Fox couldn't work out quite what was going on, and if the appearance of the convoy was coincidental or not. But he didn't like taking chances, and if a surprise was waiting for the team closer to the planet's surface, the more time he spent calculating the odds, the better. The dark abyss in which the Arwing II coasted through started to drop traces of a murky haze, and Fox knew the decent was close. They're jack-in-the-box hadn't popped yet, but he had little choice but to make way for the transport ship to land on the surface. The pockets of haze started to brush of the Arwing II's nose more frequently, and eventually amassed a thick and obscure gloomy fog. Visibility was tough, and the obstruction the nebula caused to the radar of the craft was a knife wound in the trio's voyage.
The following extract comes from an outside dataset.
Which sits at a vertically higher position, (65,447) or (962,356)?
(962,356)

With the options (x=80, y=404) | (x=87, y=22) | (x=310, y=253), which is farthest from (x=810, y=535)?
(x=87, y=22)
The three spacecrafts were soon consumed by a colossus of ochre mist, and puffs of lighter yellows swashed over the bows of the ships. The only navigation Fox could resort to was the automatic pre-planned flight route of the Arwing II. The other two ships followed in his wake, streaming through the dismal ocean.

Fox's ship was close to striking through into Venom's atmosphere when the noise came that changed everything.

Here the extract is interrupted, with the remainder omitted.